- _Text excerpt_:
* START *
# New Sig Line-Click to Chat



## JBroida (Aug 16, 2011)

I just found out that i could do this through google talk, so i've created a link at the bottom of my sig line that says "click to chat with [email protected]". Clicking that button will open up a new window where you will be able to chat directly with me- to ask questions, get advice, or just talk to another person who is as dorky and obsessed with knives and stones as you are  . I will normally respond only during business hours (depending on how busy i am at the time), but there are times when i am online and available outside of those normal hours. Anyways, just thought some of you guys might like the new feature.

-Jon


----------



## jm2hill (Aug 16, 2011)

Hey Jon,

I think the link may be a bit busted. Messes up when I click on it.

Heres correct link: 

http://guesttalkgadget.google.com/a...hIMADDpzKcDpVJPBO6LGAE&fg=true&closable=false


----------



## JBroida (Aug 16, 2011)

I'll check into it later tonight


----------



## JBroida (Aug 17, 2011)

hmmm... i cant quite figure this one out yet... i'll play around with it a bit more when i get to work tomorrow. Hopefully by tomorrow afternoon it will work. Sorry for the inconvienience.


----------



## JBroida (Aug 17, 2011)

just figured it out and fixed it


----------



## JBroida (Aug 17, 2011)

i'm glad people are using the chat button, but its 10:30pm here and i just ate too much at dinner 

i'll catch up wtih you all tomorrow


----------



## apicius9 (Aug 17, 2011)

no work on Ipad.


----------



## JBroida (Aug 17, 2011)

arggg... i guess i still have towkr out the kinks


----------



## JBroida (Aug 17, 2011)

ok... i've tested as of this morning... so far it works, but only in browsers on PC or MAC... not on ipad/iphone/android/etc.


----------



## JohnnyChance (Aug 17, 2011)

JBroida said:


> ok... i've tested as of this morning... so far it works, but only in browsers on PC or MAC... not on ipad/iphone/android/etc.


 
Well I guess those people will just have to quit lying to themselves and get real computers.


----------



## JBroida (Aug 17, 2011)

haha... i just bought a tablet, so i must be one of "those guys"


----------



## JBroida (Aug 17, 2011)

this cracks me up... last night (while not at work), i got a TON of chat requests... but while i am sitting here at work, none


----------
* END *
- _Set of tasks_:
a - In the click-to-chat thread, which service does the chat link in the signature line use?
b - Update the records from the line containing "Between these two" through the line containing "16.1 metres", substituting "viewer" for every "camera" and leaving all else unchanged. Return only those lines.

- _Dataset records_:
* START *
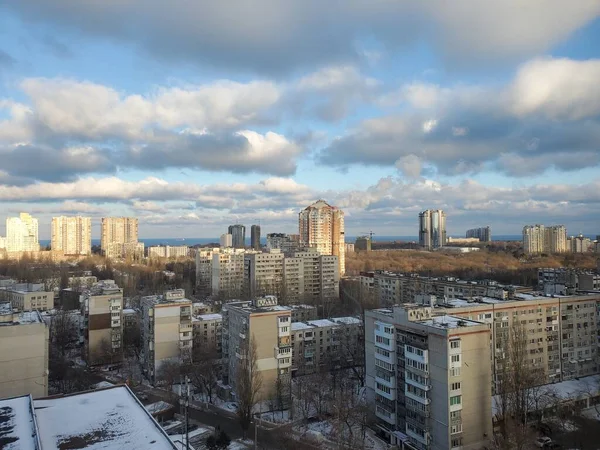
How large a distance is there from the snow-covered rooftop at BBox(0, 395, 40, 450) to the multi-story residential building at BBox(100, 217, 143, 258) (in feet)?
179

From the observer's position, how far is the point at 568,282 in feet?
65.9

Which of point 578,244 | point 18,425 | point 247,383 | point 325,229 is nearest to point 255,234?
point 325,229

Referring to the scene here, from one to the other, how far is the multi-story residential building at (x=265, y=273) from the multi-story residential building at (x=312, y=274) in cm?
58

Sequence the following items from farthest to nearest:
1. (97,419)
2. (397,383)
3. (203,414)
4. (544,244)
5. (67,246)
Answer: (67,246) → (544,244) → (203,414) → (397,383) → (97,419)

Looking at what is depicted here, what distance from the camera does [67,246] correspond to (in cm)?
6000

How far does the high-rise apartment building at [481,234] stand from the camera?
314 feet

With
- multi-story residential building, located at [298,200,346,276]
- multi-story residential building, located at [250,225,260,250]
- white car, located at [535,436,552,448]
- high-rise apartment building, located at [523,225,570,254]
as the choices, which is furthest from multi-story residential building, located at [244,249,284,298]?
high-rise apartment building, located at [523,225,570,254]

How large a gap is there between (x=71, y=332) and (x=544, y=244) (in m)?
53.8

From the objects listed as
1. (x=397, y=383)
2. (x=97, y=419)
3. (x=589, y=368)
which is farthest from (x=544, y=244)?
(x=97, y=419)

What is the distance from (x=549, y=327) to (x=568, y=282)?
27.4ft

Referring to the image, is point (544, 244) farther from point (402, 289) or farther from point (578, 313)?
point (578, 313)

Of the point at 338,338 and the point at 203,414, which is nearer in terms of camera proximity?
the point at 203,414

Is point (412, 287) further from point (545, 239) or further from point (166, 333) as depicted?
point (545, 239)

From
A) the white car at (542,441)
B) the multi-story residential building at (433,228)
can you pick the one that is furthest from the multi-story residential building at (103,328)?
the multi-story residential building at (433,228)
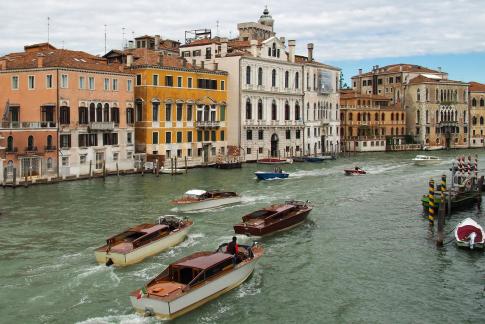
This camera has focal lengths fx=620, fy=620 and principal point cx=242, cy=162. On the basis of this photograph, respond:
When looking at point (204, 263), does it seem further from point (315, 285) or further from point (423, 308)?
point (423, 308)

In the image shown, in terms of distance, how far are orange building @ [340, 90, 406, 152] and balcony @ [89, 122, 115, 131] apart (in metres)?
33.9

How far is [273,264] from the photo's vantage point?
1778 centimetres

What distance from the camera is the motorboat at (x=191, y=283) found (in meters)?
Answer: 13.3

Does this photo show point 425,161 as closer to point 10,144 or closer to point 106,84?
point 106,84

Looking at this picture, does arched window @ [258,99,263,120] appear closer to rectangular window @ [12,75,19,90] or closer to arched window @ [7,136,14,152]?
rectangular window @ [12,75,19,90]

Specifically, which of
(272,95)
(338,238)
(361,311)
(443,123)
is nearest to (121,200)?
(338,238)

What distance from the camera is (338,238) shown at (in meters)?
21.3

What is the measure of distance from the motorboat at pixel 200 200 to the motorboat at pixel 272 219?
394 centimetres

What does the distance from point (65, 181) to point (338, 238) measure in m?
20.6

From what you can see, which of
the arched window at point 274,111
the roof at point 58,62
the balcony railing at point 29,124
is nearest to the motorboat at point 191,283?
the balcony railing at point 29,124

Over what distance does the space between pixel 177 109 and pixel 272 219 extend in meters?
26.0

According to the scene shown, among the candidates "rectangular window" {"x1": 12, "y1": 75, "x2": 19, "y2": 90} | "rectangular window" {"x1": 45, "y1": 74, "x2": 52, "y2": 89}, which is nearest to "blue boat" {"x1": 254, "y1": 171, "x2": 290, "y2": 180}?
"rectangular window" {"x1": 45, "y1": 74, "x2": 52, "y2": 89}

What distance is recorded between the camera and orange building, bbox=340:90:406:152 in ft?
229

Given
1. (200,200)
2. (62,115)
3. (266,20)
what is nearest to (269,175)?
(200,200)
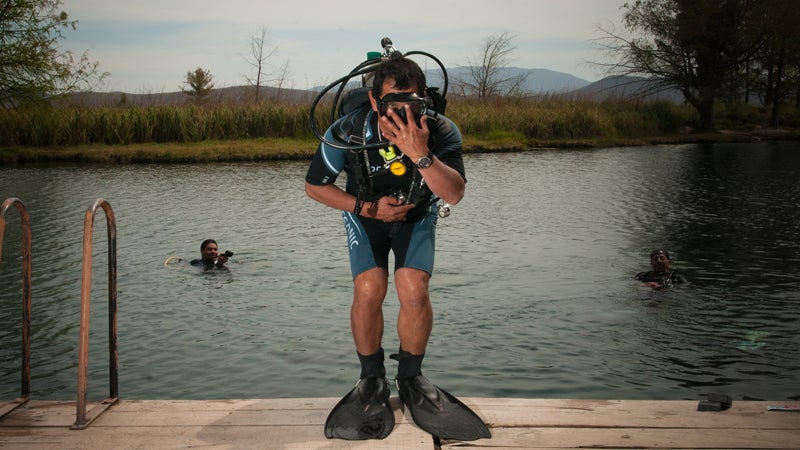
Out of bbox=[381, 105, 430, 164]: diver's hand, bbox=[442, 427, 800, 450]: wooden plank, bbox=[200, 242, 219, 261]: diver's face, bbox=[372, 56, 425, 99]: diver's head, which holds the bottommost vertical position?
bbox=[200, 242, 219, 261]: diver's face

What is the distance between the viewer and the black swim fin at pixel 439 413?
12.6 ft

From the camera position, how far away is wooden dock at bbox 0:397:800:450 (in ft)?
12.3

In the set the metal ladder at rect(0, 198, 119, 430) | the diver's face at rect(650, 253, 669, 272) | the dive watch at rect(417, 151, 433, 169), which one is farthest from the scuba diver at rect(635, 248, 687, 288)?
the metal ladder at rect(0, 198, 119, 430)

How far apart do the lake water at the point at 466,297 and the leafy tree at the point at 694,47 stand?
81.3ft

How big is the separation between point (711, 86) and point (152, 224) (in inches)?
1392

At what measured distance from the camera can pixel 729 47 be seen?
1754 inches

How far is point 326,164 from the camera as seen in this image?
4367 mm

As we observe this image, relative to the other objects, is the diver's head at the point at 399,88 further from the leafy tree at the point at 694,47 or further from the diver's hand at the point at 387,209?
the leafy tree at the point at 694,47

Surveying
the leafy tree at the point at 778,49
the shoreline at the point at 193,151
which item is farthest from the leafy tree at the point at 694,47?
the shoreline at the point at 193,151

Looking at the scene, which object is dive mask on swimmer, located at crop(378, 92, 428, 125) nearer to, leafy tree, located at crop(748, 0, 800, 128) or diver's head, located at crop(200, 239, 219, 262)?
diver's head, located at crop(200, 239, 219, 262)

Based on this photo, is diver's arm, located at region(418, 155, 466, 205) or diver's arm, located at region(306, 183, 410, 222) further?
diver's arm, located at region(306, 183, 410, 222)

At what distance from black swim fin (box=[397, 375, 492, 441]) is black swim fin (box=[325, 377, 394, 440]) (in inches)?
4.8

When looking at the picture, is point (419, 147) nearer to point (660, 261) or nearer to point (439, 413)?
point (439, 413)

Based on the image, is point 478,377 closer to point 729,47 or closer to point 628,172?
point 628,172
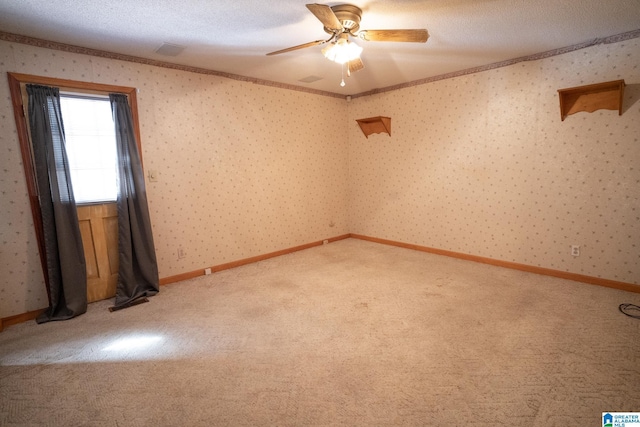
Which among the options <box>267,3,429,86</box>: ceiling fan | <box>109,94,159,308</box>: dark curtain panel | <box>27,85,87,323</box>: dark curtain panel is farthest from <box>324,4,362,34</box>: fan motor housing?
<box>27,85,87,323</box>: dark curtain panel

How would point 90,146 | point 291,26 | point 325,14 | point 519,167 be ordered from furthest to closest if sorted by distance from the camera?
1. point 519,167
2. point 90,146
3. point 291,26
4. point 325,14

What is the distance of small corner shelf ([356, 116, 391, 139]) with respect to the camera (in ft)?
16.0

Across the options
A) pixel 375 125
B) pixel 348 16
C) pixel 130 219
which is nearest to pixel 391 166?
pixel 375 125

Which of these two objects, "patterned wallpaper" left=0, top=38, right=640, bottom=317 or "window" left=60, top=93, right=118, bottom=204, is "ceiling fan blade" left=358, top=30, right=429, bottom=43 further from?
"window" left=60, top=93, right=118, bottom=204

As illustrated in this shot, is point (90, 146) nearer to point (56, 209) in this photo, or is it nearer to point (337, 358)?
point (56, 209)

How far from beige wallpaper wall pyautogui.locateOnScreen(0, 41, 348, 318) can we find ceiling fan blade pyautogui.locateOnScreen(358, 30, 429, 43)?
7.40ft

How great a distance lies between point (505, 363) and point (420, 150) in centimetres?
322

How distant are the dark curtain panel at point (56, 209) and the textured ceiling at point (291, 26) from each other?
620 millimetres

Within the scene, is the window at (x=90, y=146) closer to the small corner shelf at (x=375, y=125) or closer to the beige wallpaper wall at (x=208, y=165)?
the beige wallpaper wall at (x=208, y=165)

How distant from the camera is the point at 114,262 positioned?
3326 millimetres

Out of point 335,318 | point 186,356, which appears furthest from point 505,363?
point 186,356

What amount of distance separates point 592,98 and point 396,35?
238cm

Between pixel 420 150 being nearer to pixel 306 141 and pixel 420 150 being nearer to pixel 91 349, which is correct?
pixel 306 141

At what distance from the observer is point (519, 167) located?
3.71 metres
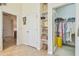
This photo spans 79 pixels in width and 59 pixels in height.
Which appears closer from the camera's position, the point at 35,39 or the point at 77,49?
the point at 77,49

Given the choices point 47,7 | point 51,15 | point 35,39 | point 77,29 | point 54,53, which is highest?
point 47,7

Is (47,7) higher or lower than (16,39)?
higher

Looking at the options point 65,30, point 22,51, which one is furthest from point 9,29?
point 65,30

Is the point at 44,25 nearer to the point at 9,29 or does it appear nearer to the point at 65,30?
the point at 65,30

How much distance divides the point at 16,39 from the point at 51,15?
0.54m

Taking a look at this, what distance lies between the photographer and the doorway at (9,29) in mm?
1619

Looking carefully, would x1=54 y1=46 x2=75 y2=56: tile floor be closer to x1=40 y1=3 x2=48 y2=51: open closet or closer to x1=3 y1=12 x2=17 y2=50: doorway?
x1=40 y1=3 x2=48 y2=51: open closet

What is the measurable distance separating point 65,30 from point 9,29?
0.71 metres

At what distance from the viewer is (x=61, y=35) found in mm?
1645

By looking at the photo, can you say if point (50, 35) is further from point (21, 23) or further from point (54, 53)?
point (21, 23)

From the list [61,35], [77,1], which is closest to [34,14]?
[61,35]

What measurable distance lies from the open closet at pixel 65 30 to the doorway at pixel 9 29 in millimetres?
522

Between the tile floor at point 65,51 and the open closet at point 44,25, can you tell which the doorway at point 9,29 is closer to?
the open closet at point 44,25

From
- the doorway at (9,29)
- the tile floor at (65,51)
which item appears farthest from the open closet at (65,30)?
the doorway at (9,29)
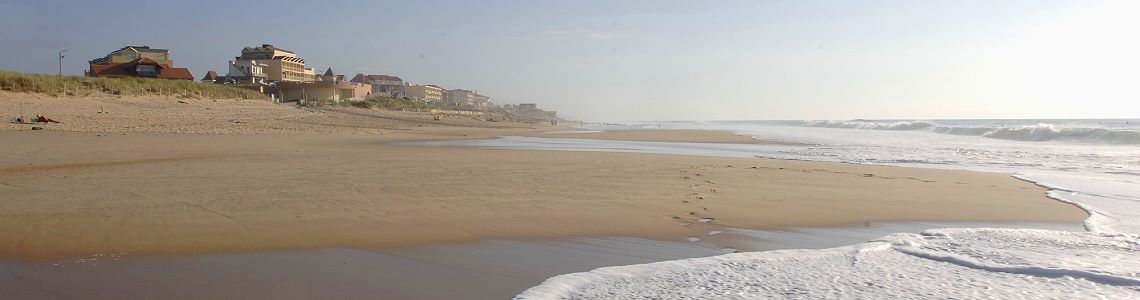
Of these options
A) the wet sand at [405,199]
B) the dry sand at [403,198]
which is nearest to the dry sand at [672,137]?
the dry sand at [403,198]

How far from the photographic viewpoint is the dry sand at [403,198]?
17.9ft

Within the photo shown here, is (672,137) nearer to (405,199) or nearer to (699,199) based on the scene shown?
(699,199)

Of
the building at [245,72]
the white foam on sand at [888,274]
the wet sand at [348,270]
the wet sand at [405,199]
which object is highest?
the building at [245,72]

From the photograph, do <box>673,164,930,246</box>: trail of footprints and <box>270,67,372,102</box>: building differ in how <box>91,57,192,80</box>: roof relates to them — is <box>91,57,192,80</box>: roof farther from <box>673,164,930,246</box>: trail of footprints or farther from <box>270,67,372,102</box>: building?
<box>673,164,930,246</box>: trail of footprints

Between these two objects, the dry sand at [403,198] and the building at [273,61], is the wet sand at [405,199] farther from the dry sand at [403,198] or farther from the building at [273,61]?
the building at [273,61]

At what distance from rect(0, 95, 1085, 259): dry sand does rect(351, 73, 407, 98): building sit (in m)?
93.8

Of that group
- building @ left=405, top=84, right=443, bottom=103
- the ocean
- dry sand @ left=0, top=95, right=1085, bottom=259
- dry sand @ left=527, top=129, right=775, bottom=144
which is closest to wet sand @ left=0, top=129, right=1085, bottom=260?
dry sand @ left=0, top=95, right=1085, bottom=259

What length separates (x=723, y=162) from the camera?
1439cm

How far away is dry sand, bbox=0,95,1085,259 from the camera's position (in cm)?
545

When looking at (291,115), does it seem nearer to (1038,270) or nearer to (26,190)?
(26,190)

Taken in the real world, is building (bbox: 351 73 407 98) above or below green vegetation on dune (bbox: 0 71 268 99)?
above

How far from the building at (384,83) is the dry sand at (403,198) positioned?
93.8 m

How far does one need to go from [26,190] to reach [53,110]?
16.1 metres

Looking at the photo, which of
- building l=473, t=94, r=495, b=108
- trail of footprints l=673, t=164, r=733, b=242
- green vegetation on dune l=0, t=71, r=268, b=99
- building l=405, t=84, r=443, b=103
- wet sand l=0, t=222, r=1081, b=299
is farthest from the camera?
building l=473, t=94, r=495, b=108
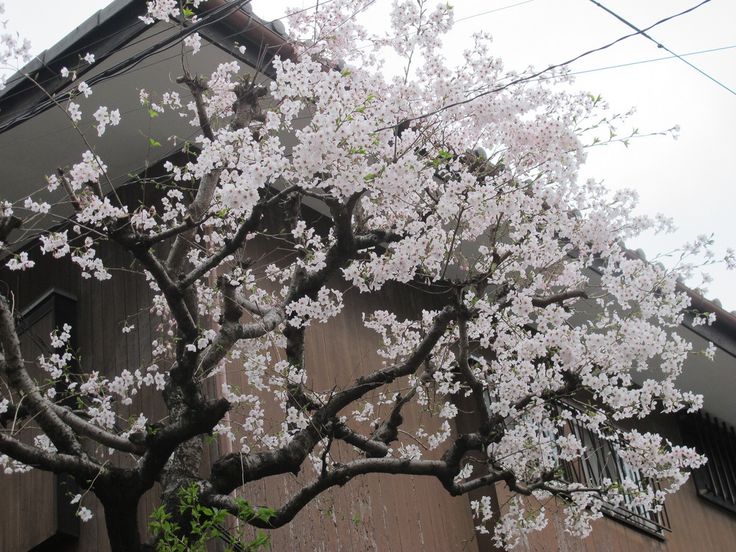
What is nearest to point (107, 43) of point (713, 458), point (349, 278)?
point (349, 278)

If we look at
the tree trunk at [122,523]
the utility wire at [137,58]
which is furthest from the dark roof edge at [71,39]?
the tree trunk at [122,523]

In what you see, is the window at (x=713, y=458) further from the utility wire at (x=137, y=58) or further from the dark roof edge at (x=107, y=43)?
the utility wire at (x=137, y=58)

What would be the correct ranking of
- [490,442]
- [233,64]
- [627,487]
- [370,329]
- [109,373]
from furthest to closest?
1. [370,329]
2. [109,373]
3. [233,64]
4. [627,487]
5. [490,442]

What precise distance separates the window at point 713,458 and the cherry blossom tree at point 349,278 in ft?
14.5

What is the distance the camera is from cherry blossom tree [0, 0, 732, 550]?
4.75 m

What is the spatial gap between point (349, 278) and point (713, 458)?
6902mm

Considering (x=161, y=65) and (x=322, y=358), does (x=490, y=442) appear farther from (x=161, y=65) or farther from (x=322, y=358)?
(x=161, y=65)

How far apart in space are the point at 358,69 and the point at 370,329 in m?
2.31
* END *
- _Response list_:
a - Google Talk.

b -
Between these two objects, the dry sand at [403,198] and the building at [273,61], is the wet sand at [405,199] farther from the dry sand at [403,198] or farther from the building at [273,61]?
the building at [273,61]

At what distance from rect(0, 95, 1085, 259): dry sand does rect(351, 73, 407, 98): building sit (in m)?
93.8

Of that group
- building @ left=405, top=84, right=443, bottom=103
- the ocean
- dry sand @ left=0, top=95, right=1085, bottom=259
- dry sand @ left=527, top=129, right=775, bottom=144
which is closest to wet sand @ left=0, top=129, right=1085, bottom=260?
dry sand @ left=0, top=95, right=1085, bottom=259

What length separates (x=723, y=162) from the viewer?
1439cm

How far away is dry sand, bbox=0,95,1085,259 from the viewer's position (in cm)?
545

When looking at (291,115), does it seem nearer to (1038,270) or nearer to (26,190)?
(26,190)

Taken in the real world, is building (bbox: 351 73 407 98) above or below green vegetation on dune (bbox: 0 71 268 99)?
above

How far from the building at (384,83) is the dry sand at (403,198) positioned?
93.8 m

How far does one need to go from [26,190] to reach [53,110]?
16.1 metres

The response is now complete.